▶ Task objective:
Find every row below that contains the word "providing", and copy each of those rows in full.

▶ Dataset entries:
****************

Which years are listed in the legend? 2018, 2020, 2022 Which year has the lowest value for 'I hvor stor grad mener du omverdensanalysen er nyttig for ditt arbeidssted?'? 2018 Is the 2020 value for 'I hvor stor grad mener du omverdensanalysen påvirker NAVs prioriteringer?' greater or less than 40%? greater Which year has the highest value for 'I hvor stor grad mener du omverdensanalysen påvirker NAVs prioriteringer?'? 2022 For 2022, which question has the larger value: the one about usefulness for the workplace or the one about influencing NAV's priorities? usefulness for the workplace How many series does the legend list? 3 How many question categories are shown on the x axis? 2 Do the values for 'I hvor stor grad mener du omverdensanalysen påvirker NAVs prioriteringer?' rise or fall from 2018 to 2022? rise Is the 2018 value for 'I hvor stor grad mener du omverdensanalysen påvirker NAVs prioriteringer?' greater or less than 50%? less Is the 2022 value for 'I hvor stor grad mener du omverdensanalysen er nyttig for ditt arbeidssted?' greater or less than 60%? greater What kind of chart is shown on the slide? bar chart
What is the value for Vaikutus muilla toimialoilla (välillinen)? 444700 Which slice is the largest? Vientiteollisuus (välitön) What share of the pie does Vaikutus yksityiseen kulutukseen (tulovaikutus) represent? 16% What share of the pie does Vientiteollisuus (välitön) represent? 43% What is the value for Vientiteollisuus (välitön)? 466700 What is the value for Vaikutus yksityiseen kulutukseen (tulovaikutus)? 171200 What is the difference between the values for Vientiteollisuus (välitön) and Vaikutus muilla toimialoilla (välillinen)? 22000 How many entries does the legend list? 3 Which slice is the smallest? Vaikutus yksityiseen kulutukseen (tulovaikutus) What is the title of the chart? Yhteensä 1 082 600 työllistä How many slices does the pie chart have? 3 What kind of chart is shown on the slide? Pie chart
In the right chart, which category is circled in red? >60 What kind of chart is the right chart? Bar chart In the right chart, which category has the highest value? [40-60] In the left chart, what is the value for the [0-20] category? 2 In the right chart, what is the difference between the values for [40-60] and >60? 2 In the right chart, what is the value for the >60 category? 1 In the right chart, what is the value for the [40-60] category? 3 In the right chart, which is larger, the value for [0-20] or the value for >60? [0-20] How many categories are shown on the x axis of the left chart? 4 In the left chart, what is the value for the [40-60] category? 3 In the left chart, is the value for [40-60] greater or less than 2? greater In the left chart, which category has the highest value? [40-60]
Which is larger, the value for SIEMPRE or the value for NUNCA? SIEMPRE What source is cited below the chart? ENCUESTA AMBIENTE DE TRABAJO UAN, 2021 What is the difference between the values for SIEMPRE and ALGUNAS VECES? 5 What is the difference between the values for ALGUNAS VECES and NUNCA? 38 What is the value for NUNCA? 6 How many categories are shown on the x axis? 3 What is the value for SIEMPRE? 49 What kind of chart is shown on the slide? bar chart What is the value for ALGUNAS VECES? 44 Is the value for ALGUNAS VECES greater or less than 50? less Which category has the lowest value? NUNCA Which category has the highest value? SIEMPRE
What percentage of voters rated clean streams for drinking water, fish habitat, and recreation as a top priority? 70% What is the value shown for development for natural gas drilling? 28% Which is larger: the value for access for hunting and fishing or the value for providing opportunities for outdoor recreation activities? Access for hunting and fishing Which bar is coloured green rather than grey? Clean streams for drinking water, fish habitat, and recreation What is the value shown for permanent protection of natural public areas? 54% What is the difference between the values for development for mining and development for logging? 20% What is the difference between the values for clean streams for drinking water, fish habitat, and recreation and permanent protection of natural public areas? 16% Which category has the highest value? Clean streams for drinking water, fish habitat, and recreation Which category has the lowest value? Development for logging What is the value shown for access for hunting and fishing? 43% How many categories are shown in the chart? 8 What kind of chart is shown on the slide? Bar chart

****************

▶ Response box:
What percentage of voters rated clean streams for drinking water, fish habitat, and recreation as a top priority? 70% What is the value shown for development for natural gas drilling? 28% Which is larger: the value for access for hunting and fishing or the value for providing opportunities for outdoor recreation activities? Access for hunting and fishing Which bar is coloured green rather than grey? Clean streams for drinking water, fish habitat, and recreation What is the value shown for permanent protection of natural public areas? 54% What is the difference between the values for development for mining and development for logging? 20% What is the difference between the values for clean streams for drinking water, fish habitat, and recreation and permanent protection of natural public areas? 16% Which category has the highest value? Clean streams for drinking water, fish habitat, and recreation Which category has the lowest value? Development for logging What is the value shown for access for hunting and fishing? 43% How many categories are shown in the chart? 8 What kind of chart is shown on the slide? Bar chart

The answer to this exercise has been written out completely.